MELBOURNE (Reuters) - Australia’s cricket board will “seriously consider” playing four-day tests, joining a global push to condense the game’s longest format.
Cricket Australia chief executive Kevin Roberts said the governing body was crunching the numbers on match durations and would look to make a decision in the “medium term”.
“I think it is something we’ve got to seriously consider.
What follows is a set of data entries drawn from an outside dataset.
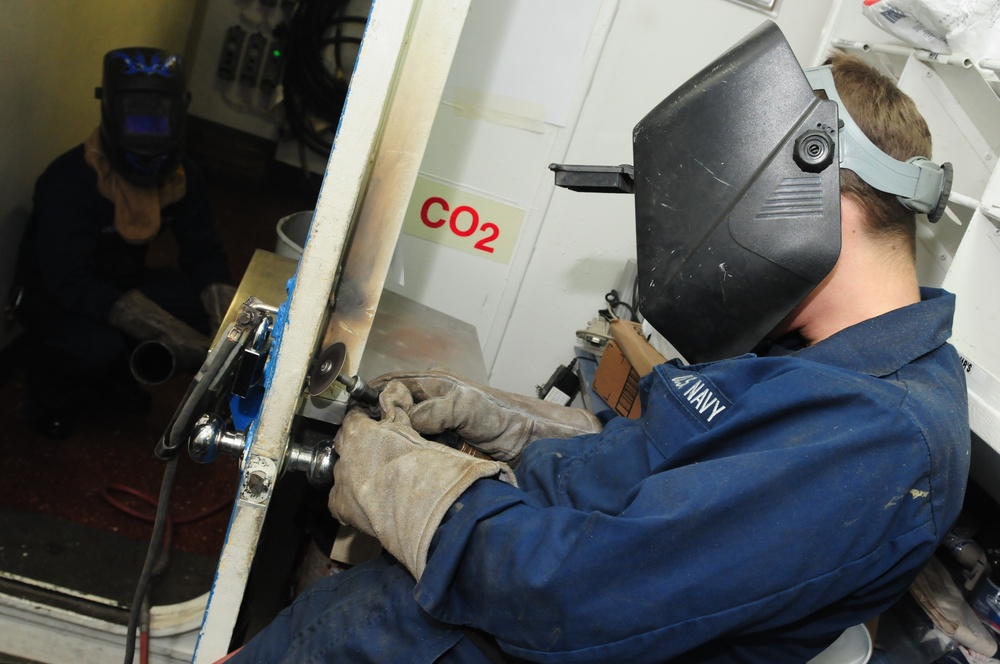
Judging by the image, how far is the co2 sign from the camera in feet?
6.53

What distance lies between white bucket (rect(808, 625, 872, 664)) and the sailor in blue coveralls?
269 millimetres

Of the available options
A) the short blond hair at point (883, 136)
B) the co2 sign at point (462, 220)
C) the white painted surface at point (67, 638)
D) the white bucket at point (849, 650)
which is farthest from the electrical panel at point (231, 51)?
the white bucket at point (849, 650)

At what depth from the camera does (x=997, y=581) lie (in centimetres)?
122

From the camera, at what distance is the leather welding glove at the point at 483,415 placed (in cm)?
119

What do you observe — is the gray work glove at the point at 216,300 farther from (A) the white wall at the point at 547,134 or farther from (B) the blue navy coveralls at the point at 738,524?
(B) the blue navy coveralls at the point at 738,524

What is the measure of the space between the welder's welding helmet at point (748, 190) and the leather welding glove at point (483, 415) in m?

It is something that can’t be driven by emotion, it has got to be driven by fact,” Roberts told Australian radio station SEN on Saturday.
“We’re really looking forward to digging into the facts of that.
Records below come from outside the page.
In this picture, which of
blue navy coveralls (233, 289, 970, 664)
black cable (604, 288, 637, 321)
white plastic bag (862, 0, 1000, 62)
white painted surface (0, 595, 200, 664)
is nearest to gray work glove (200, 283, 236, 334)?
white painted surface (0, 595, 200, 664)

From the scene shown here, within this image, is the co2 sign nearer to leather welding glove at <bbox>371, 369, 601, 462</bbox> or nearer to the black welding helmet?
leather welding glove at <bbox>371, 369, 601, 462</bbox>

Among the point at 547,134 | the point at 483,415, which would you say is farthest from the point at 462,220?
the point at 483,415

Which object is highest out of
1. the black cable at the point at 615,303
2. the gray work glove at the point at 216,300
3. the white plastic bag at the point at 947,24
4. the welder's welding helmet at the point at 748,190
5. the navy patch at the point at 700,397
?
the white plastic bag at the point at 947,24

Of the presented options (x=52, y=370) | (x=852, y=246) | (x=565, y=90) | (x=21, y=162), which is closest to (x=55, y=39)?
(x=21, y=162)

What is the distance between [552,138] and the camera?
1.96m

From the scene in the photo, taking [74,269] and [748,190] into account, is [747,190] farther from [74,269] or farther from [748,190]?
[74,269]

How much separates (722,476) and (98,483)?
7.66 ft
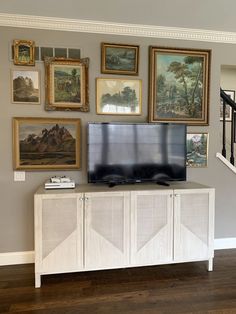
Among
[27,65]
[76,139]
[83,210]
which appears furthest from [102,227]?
[27,65]

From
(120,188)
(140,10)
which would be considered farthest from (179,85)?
(120,188)

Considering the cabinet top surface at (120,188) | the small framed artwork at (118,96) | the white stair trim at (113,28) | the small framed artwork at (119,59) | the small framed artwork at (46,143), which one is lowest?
the cabinet top surface at (120,188)

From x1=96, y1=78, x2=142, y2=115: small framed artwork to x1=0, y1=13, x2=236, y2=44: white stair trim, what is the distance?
0.58 metres

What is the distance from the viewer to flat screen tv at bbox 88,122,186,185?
3.00 metres

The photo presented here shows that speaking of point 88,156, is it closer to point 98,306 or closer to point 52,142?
point 52,142

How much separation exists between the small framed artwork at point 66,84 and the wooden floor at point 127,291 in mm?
1848

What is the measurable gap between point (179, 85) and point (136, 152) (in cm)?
107

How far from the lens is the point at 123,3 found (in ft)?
8.84

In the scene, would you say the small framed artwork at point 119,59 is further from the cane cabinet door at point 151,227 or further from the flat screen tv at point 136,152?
the cane cabinet door at point 151,227

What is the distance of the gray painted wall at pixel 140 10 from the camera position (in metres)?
2.69

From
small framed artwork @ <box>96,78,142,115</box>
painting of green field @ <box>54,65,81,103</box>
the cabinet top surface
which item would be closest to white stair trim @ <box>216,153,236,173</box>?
the cabinet top surface

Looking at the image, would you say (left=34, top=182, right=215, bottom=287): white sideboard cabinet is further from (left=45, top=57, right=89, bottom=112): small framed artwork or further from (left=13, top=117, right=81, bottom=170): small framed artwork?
(left=45, top=57, right=89, bottom=112): small framed artwork

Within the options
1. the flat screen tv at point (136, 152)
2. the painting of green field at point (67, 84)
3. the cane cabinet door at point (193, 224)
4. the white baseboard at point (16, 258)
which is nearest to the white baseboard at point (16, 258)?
the white baseboard at point (16, 258)

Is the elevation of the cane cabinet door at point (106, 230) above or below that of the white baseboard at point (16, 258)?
above
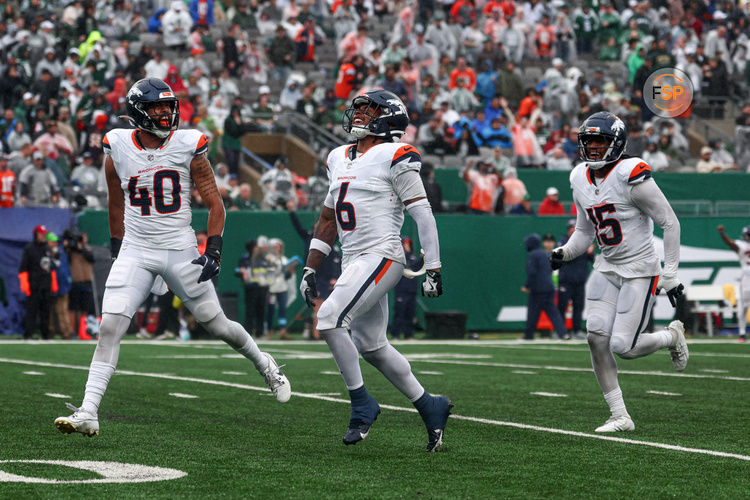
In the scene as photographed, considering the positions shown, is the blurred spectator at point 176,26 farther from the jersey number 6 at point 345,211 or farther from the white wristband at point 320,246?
the jersey number 6 at point 345,211

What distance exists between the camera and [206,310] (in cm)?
768

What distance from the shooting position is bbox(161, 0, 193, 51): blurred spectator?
945 inches

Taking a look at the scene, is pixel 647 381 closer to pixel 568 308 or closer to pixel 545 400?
pixel 545 400

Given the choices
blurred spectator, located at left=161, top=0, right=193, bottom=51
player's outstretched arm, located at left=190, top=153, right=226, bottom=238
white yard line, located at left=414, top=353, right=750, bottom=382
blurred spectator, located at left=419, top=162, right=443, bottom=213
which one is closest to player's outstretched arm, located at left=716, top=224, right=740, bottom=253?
blurred spectator, located at left=419, top=162, right=443, bottom=213

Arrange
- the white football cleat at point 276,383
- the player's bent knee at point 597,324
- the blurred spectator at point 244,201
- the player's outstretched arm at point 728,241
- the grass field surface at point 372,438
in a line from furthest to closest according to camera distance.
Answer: the blurred spectator at point 244,201 < the player's outstretched arm at point 728,241 < the white football cleat at point 276,383 < the player's bent knee at point 597,324 < the grass field surface at point 372,438

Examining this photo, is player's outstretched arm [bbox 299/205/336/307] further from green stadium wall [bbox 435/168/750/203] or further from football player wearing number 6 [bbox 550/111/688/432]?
green stadium wall [bbox 435/168/750/203]

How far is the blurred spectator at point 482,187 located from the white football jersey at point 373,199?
551 inches

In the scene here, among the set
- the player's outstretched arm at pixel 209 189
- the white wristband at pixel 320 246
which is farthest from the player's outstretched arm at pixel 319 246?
the player's outstretched arm at pixel 209 189

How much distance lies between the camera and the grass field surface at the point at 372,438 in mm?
5699

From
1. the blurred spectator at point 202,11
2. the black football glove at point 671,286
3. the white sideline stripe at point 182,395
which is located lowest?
the white sideline stripe at point 182,395

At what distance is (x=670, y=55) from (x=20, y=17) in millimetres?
12879

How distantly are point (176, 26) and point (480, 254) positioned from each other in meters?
7.93

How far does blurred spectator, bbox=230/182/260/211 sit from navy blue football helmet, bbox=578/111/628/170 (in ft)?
41.3

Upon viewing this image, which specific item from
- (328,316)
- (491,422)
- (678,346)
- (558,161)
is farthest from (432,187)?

“(It’s) something we’ve got to look at very, very carefully and perhaps it’s more likely than not in the mid-term future.”
Tests have been played over five days through most of their 140-year history but four-day matches were given the green light by the International Cricket Council (ICC) in 2017.
South Africa played the first four-day test since 1973 when they hosted Zimbabwe at Port Elizabeth in December 2017.
England, whose board has endorsed the reduced format, played a four-day test against Ireland in July.
Tests are widely regarded as the pinnacle of the game but have faced competition for crowds and interest amid the rise of Twenty20, cricket’s shortest popular format, over the past 15 years.
Roberts said Australia would look for consensus on four-day tests from the other main countries that play the game.
“What we absolutely are committed to doing is working with the ICC and all of the ICC members to get a healthy balance between all those dimensions,” he said.
“No-one is saying it’s easy, what we are saying is it’s really important to look at it holisticaly.”